La sinensétine, une autre substance anabolique provenant des agrumes

agrumes-mandarineIl est de plus en plus évident que les extraits d’oranges ou d’autres agrumes présentent des propriétés intéressantes pour nos muscles. Nous avions précédemment écrit un article sur l’effet anabolique des liminoïdes obacunone et nomiline. Elles stimulent la croissance musculaire en interagissant avec le récepteur d’acide biliaire TGR5. Aujourd’hui, nous vous proposons d’étudier une autre substance aux propriétés anabolisantes des agrumes. Son nom est la sinensétine.

La sinensétine des agrumes

La sinensétine est un flavonoïde comportant pas moins de 5 groupes méthoxy. Note EM: (groupe méthyle + oxygène, OCH3). Nous retrouvons davantage de ces flavonoïdes dans les agrumes, comme la nobiletine et la tangéritine. Ces substances ont probablement une plus grande biodisponibilité que les autres flavonoïdes dépourvus de groupes méthoxy.

sinensetine

L’étude sud-coréenne sur animal

Des chercheurs sud-coréens de l’Université nationale de Gyeongsang ont réalisé des expériences in vitro avec des tissus musculaires de jeunes rats de 6 semaines et des tissus de rats d’un an. Les animaux testés les plus âgés avaient beaucoup moins de tissus musculaires que les jeunes animaux testés.

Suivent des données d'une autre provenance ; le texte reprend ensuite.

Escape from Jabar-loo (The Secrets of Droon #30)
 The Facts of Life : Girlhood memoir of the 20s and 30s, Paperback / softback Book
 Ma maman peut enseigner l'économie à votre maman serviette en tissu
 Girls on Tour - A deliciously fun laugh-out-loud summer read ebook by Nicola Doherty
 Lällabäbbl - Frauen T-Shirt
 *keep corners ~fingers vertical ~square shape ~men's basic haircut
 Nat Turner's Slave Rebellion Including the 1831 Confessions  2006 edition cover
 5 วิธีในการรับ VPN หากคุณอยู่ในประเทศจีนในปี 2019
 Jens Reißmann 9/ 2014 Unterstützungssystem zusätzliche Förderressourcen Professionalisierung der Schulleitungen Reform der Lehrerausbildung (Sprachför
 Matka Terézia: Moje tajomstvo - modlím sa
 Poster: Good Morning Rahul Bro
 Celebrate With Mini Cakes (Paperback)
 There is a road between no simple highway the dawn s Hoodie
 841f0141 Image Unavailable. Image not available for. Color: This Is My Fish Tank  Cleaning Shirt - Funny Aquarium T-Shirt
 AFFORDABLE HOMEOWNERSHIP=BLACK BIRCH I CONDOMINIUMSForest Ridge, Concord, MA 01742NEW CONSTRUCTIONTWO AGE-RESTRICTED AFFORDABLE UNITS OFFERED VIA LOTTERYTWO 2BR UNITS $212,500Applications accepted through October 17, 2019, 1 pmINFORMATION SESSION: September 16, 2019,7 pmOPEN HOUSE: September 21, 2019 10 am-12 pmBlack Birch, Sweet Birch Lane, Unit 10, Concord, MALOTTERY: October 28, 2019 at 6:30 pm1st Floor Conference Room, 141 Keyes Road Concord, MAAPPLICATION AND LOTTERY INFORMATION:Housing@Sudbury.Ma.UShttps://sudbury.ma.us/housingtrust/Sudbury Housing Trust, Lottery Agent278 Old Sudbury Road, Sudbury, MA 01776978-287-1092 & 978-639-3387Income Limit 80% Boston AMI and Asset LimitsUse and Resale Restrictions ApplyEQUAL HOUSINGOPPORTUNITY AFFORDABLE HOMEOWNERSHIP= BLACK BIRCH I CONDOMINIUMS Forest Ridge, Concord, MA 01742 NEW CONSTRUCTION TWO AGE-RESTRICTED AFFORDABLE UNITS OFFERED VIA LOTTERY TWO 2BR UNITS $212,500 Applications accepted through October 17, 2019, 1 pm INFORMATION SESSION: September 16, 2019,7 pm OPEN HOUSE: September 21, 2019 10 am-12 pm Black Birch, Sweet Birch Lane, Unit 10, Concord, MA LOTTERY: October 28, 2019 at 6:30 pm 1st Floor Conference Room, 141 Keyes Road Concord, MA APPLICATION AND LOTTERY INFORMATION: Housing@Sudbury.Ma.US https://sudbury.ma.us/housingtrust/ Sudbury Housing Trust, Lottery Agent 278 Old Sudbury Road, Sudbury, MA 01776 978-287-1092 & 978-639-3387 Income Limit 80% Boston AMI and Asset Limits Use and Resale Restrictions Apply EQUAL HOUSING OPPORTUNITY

Les résultats de l’étude sur la sinensétine

Les chercheurs ont extrait de jeunes cellules musculaires des tissus musculaires et leur ont permis de former des fibres musculaires. Les cellules des jeunes rats ont synthétisé des fibres plus grandes – pour être plus précis : des myotubes – que celles des rats plus âgés. Mais cette différence a disparu lorsque les chercheurs ont exposé les cellules musculaires plus âgées à la sinensétine. Ces résultats sont exposés ci-dessous.

sinensetine-muscle

Le tableau ci-dessus montre comment la sinensétine stimule in vitro le développement des muscles dans les cellules musculaires âgées. Le flavonoïde polyméthoxy a augmenté la production des molécules de signalisation anaboliques myoD et myogénine. Les Coréens pensent que la sinensétine supprime la production de protéines inflammatoires dans les tissus musculaires plus anciens. En conséquence, les cellules musculaires seraient à même de produire davantage de molécules de signalisation anaboliques.

Conclusion

“Ces résultats suggèrent que le traitement à la sinensétine pourrait avoir un effet puissant sur la prévention de la sarcopénie liée à l’âge en augmentant les niveaux de protéines myoD et myogénine et qu’une étude plus détaillée aidera à valider l’implication de l’inflammation”, écrivent les Coréens.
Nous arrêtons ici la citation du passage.